Prompt: Rewrite every line of the records below as a JSON list of strings, one string per line, omitting blank lines.

#####

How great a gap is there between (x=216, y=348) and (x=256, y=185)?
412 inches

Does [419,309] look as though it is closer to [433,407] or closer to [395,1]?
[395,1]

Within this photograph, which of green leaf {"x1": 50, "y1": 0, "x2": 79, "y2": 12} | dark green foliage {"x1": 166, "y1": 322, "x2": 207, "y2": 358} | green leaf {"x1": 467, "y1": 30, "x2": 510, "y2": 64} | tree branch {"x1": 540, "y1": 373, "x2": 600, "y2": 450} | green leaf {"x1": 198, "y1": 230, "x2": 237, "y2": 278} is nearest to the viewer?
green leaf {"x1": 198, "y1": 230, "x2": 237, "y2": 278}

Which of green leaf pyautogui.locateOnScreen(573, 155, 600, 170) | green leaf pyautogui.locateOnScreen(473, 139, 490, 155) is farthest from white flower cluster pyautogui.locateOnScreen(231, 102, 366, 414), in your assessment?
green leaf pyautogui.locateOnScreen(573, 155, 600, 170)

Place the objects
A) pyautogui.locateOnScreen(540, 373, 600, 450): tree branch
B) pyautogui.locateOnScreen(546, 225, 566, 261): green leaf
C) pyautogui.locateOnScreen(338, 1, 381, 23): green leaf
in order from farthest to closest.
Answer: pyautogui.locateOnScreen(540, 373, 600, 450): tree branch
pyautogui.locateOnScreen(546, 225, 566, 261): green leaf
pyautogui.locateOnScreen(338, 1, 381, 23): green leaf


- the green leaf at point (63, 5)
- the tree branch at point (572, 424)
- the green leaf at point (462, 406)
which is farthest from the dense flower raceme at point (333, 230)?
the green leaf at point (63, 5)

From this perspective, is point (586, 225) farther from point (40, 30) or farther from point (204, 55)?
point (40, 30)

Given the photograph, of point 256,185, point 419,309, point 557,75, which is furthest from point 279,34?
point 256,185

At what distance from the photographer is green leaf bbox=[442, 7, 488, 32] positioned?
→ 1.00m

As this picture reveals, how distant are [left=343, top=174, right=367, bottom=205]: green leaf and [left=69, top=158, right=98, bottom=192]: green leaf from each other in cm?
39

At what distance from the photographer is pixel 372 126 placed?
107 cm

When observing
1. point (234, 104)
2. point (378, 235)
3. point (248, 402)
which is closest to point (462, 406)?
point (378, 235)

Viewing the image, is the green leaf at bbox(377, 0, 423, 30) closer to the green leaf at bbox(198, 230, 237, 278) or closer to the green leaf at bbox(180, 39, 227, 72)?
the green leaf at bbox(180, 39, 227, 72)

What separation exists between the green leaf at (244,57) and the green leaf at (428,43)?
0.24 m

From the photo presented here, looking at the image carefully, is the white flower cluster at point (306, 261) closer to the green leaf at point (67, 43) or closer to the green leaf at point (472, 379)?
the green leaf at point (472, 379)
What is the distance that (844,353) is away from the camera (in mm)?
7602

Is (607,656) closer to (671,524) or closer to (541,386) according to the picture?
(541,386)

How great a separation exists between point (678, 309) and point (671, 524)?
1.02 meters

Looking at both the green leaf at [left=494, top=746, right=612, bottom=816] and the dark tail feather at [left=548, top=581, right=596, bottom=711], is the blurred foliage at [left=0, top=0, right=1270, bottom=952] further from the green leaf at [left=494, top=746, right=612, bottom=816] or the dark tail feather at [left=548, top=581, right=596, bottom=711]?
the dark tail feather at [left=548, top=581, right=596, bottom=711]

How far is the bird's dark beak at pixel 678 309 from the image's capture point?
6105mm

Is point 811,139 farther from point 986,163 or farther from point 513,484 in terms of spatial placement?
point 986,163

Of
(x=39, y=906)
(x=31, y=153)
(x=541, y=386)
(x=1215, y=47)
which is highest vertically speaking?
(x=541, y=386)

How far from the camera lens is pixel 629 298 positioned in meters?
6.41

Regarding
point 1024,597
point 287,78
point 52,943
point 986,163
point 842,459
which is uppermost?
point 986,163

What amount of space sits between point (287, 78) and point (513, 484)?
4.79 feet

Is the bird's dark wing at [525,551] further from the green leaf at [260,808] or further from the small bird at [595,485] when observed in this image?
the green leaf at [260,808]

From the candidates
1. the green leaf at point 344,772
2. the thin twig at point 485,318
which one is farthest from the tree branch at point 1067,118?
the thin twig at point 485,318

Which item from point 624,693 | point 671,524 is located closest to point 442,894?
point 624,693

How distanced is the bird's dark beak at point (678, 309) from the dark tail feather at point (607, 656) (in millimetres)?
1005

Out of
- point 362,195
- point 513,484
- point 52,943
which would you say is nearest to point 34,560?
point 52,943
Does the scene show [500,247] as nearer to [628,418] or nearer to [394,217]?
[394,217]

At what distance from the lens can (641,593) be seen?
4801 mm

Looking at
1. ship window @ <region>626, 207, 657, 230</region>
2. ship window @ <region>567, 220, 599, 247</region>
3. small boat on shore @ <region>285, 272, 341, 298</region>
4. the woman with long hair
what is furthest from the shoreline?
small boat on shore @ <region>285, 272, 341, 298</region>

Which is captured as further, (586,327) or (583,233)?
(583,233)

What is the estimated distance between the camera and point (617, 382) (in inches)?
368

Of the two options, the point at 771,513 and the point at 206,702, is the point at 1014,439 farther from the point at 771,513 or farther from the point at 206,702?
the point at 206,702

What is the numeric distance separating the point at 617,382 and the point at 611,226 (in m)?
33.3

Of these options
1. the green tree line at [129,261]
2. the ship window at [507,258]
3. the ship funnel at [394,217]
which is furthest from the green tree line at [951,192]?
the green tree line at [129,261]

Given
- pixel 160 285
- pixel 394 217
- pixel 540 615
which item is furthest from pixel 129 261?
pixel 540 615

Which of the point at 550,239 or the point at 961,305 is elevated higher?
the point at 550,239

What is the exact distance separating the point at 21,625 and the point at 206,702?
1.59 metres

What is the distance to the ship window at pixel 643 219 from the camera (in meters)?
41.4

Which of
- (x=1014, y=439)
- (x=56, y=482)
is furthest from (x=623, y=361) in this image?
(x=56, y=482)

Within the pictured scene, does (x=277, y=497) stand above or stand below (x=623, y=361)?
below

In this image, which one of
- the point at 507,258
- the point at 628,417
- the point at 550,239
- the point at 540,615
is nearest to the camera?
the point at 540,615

#####

Task output:
[
  "How great a gap is there between (x=216, y=348) and (x=256, y=185)?",
  "412 inches",
  "Does [419,309] look as though it is closer to [433,407] or closer to [395,1]?",
  "[395,1]",
  "Within this photograph, which of green leaf {\"x1\": 50, \"y1\": 0, \"x2\": 79, \"y2\": 12} | dark green foliage {\"x1\": 166, \"y1\": 322, \"x2\": 207, \"y2\": 358} | green leaf {\"x1\": 467, \"y1\": 30, \"x2\": 510, \"y2\": 64} | tree branch {\"x1\": 540, \"y1\": 373, \"x2\": 600, \"y2\": 450} | green leaf {\"x1\": 198, \"y1\": 230, \"x2\": 237, \"y2\": 278} is nearest to the viewer?",
  "green leaf {\"x1\": 198, \"y1\": 230, \"x2\": 237, \"y2\": 278}",
  "Which of green leaf pyautogui.locateOnScreen(573, 155, 600, 170) | green leaf pyautogui.locateOnScreen(473, 139, 490, 155) is farthest from white flower cluster pyautogui.locateOnScreen(231, 102, 366, 414), in your assessment?",
  "green leaf pyautogui.locateOnScreen(573, 155, 600, 170)",
  "Place the objects",
  "A) pyautogui.locateOnScreen(540, 373, 600, 450): tree branch",
  "B) pyautogui.locateOnScreen(546, 225, 566, 261): green leaf",
  "C) pyautogui.locateOnScreen(338, 1, 381, 23): green leaf",
  "in order from farthest to closest.",
  "Answer: pyautogui.locateOnScreen(540, 373, 600, 450): tree branch",
  "pyautogui.locateOnScreen(546, 225, 566, 261): green leaf",
  "pyautogui.locateOnScreen(338, 1, 381, 23): green leaf",
  "- the green leaf at point (63, 5)",
  "- the tree branch at point (572, 424)",
  "- the green leaf at point (462, 406)",
  "which is farthest from the dense flower raceme at point (333, 230)?",
  "the green leaf at point (63, 5)",
  "From this perspective, is point (586, 225) farther from point (40, 30) or farther from point (204, 55)?",
  "point (40, 30)",
  "Given the photograph, of point 256,185, point 419,309, point 557,75, which is furthest from point 279,34?",
  "point 256,185",
  "At what distance from the photographer is green leaf bbox=[442, 7, 488, 32] positioned?",
  "→ 1.00m",
  "As this picture reveals, how distant are [left=343, top=174, right=367, bottom=205]: green leaf and [left=69, top=158, right=98, bottom=192]: green leaf from each other in cm?",
  "39",
  "At what distance from the photographer is pixel 372 126 placed?",
  "107 cm",
  "When observing",
  "1. point (234, 104)",
  "2. point (378, 235)",
  "3. point (248, 402)",
  "which is closest to point (462, 406)?",
  "point (378, 235)",
  "Viewing the image, is the green leaf at bbox(377, 0, 423, 30) closer to the green leaf at bbox(198, 230, 237, 278) or closer to the green leaf at bbox(180, 39, 227, 72)?",
  "the green leaf at bbox(180, 39, 227, 72)",
  "What separation exists between the green leaf at (244,57) and the green leaf at (428,43)?",
  "0.24 m",
  "From the photo presented here, looking at the image carefully, is the white flower cluster at point (306, 261) closer to the green leaf at point (67, 43) or closer to the green leaf at point (472, 379)?",
  "the green leaf at point (472, 379)",
  "What is the distance that (844,353) is away from the camera (in mm)?",
  "7602",
  "Is (607,656) closer to (671,524) or closer to (541,386) according to the picture?",
  "(541,386)",
  "How great a separation exists between point (678, 309) and point (671, 524)?",
  "1.02 meters",
  "Looking at both the green leaf at [left=494, top=746, right=612, bottom=816] and the dark tail feather at [left=548, top=581, right=596, bottom=711], is the blurred foliage at [left=0, top=0, right=1270, bottom=952] further from the green leaf at [left=494, top=746, right=612, bottom=816] or the dark tail feather at [left=548, top=581, right=596, bottom=711]?",
  "the dark tail feather at [left=548, top=581, right=596, bottom=711]",
  "How far is the bird's dark beak at pixel 678 309 from the image's capture point?",
  "6105mm",
  "Is point 811,139 farther from point 986,163 or farther from point 513,484 in terms of spatial placement?",
  "point 986,163",
  "Of",
  "(x=39, y=906)",
  "(x=31, y=153)",
  "(x=541, y=386)",
  "(x=1215, y=47)",
  "which is highest vertically speaking?",
  "(x=541, y=386)",
  "How far from the camera lens is pixel 629 298 positioned in meters?",
  "6.41",
  "Regarding",
  "point 1024,597",
  "point 287,78",
  "point 52,943",
  "point 986,163",
  "point 842,459",
  "which is uppermost?",
  "point 986,163",
  "What amount of space sits between point (287, 78) and point (513, 484)?",
  "4.79 feet",
  "Is the bird's dark wing at [525,551] further from the green leaf at [260,808] or further from the small bird at [595,485] when observed in this image?",
  "the green leaf at [260,808]",
  "From the candidates",
  "1. the green leaf at point 344,772",
  "2. the thin twig at point 485,318",
  "which one is farthest from the tree branch at point 1067,118?",
  "the thin twig at point 485,318",
  "Which item from point 624,693 | point 671,524 is located closest to point 442,894?",
  "point 624,693",
  "How distanced is the bird's dark beak at point (678, 309) from the dark tail feather at point (607, 656) (in millimetres)?",
  "1005",
  "Out of",
  "- point 362,195",
  "- point 513,484",
  "- point 52,943",
  "which would you say is nearest to point 34,560?",
  "point 52,943",
  "Does the scene show [500,247] as nearer to [628,418] or nearer to [394,217]?",
  "[394,217]",
  "At what distance from the lens can (641,593) be seen?",
  "4801 mm",
  "Looking at",
  "1. ship window @ <region>626, 207, 657, 230</region>",
  "2. ship window @ <region>567, 220, 599, 247</region>",
  "3. small boat on shore @ <region>285, 272, 341, 298</region>",
  "4. the woman with long hair",
  "what is furthest from the shoreline?",
  "small boat on shore @ <region>285, 272, 341, 298</region>",
  "Which is captured as further, (586,327) or (583,233)?",
  "(583,233)",
  "What is the estimated distance between the camera and point (617, 382) (in inches)?",
  "368",
  "Of the two options, the point at 771,513 and the point at 206,702, is the point at 1014,439 farther from the point at 771,513 or farther from the point at 206,702?",
  "the point at 206,702",
  "What is the numeric distance separating the point at 617,382 and the point at 611,226 (in m)?",
  "33.3",
  "Of these options",
  "1. the green tree line at [129,261]",
  "2. the ship window at [507,258]",
  "3. the ship funnel at [394,217]",
  "which is furthest from the green tree line at [951,192]?",
  "the green tree line at [129,261]",
  "Given",
  "- pixel 160 285",
  "- pixel 394 217",
  "- pixel 540 615",
  "which item is furthest from pixel 129 261?",
  "pixel 540 615",
  "Which of the point at 550,239 or the point at 961,305 is elevated higher?",
  "the point at 550,239",
  "What is the exact distance separating the point at 21,625 and the point at 206,702?",
  "1.59 metres",
  "What is the distance to the ship window at pixel 643 219 from the camera (in meters)?",
  "41.4",
  "Which of",
  "- (x=1014, y=439)",
  "- (x=56, y=482)",
  "is furthest from (x=623, y=361) in this image?",
  "(x=56, y=482)",
  "Within the pictured scene, does (x=277, y=497) stand above or stand below (x=623, y=361)?",
  "below",
  "In this image, which one of",
  "- the point at 507,258",
  "- the point at 628,417",
  "- the point at 550,239",
  "- the point at 540,615",
  "is nearest to the camera?",
  "the point at 540,615"
]